#### Data extract

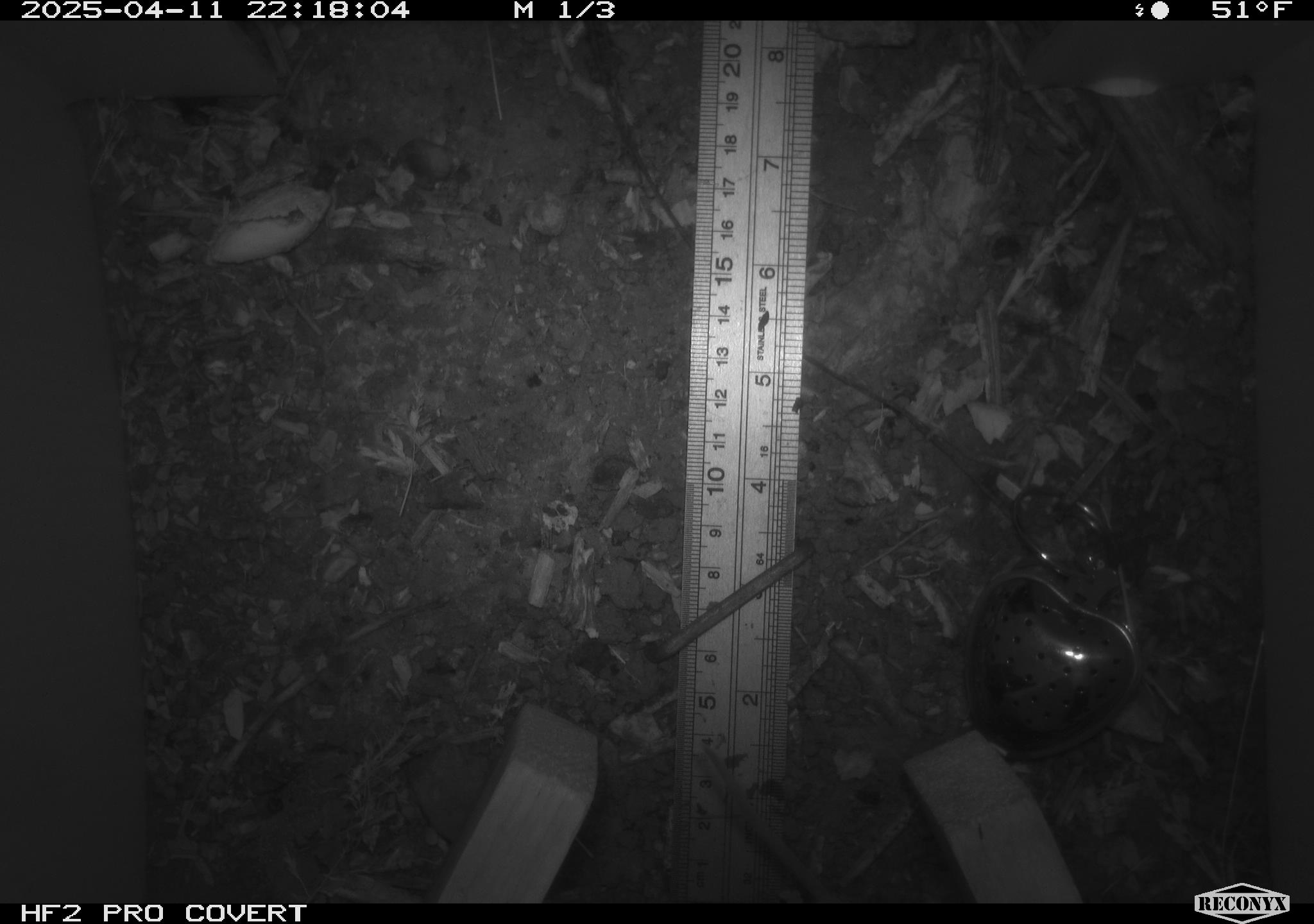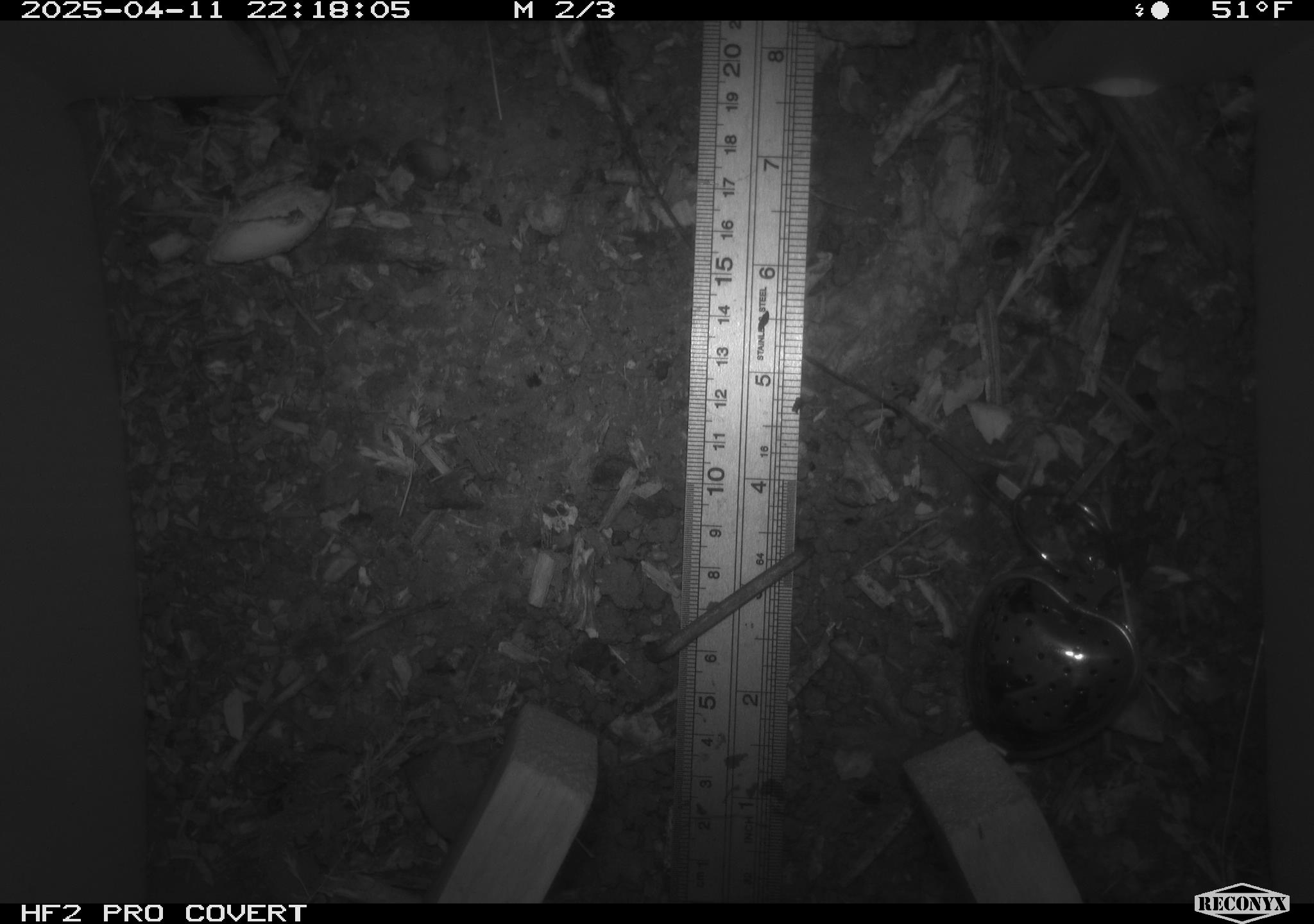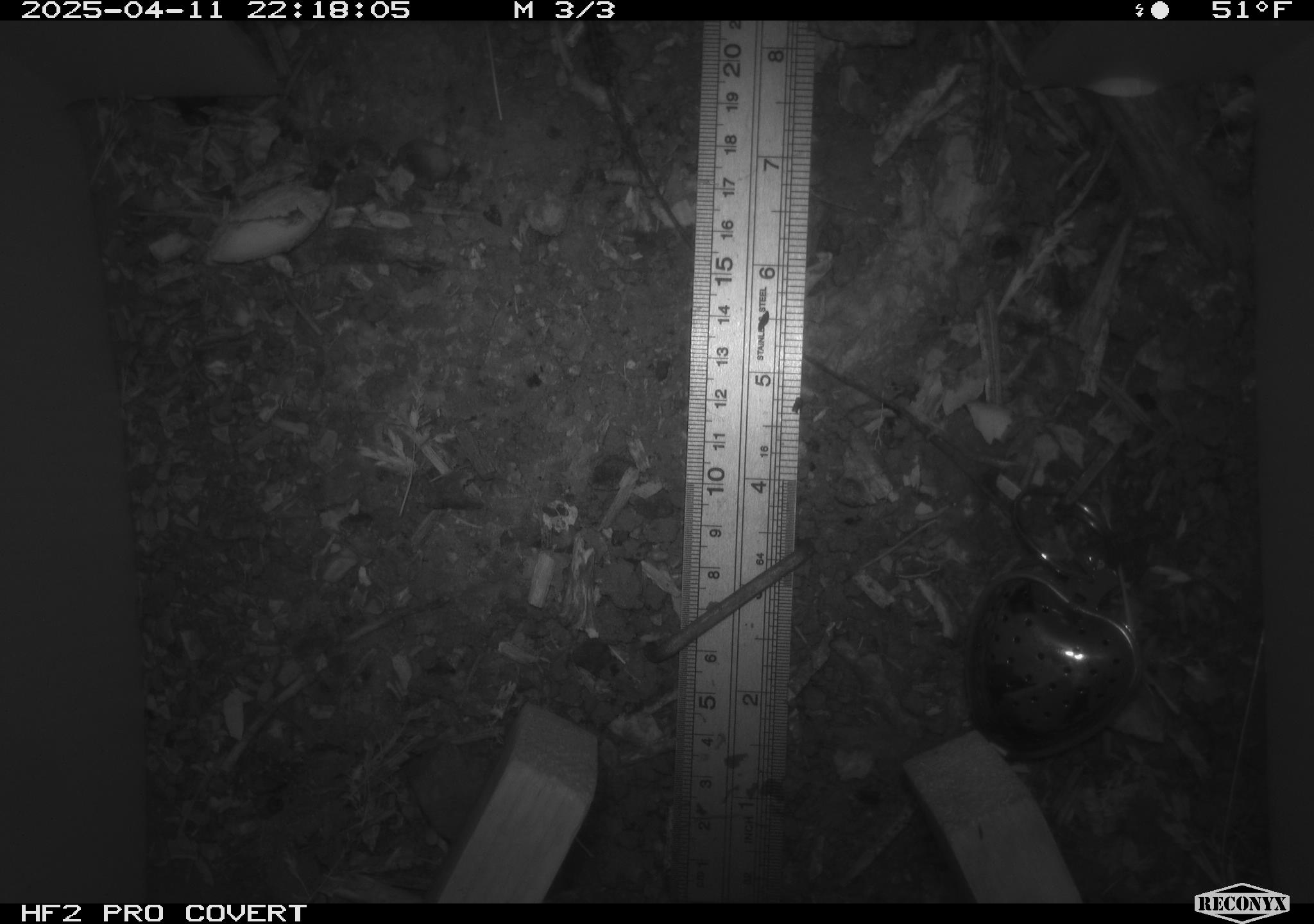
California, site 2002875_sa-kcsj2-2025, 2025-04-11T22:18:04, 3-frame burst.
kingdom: Animalia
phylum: Chordata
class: Mammalia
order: Rodentia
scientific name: Rodentia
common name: rodent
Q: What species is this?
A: Rodent (Rodentia).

########

**What needs to be done**
Starting with the line that contains "phylum: Chordata", restate every line up to and including the last one above, exactly.

**Written answer**
phylum: Chordata
class: Mammalia
order: Rodentia
scientific name: Rodentia
common name: rodent
Q: What species is this?
A: Rodent (Rodentia).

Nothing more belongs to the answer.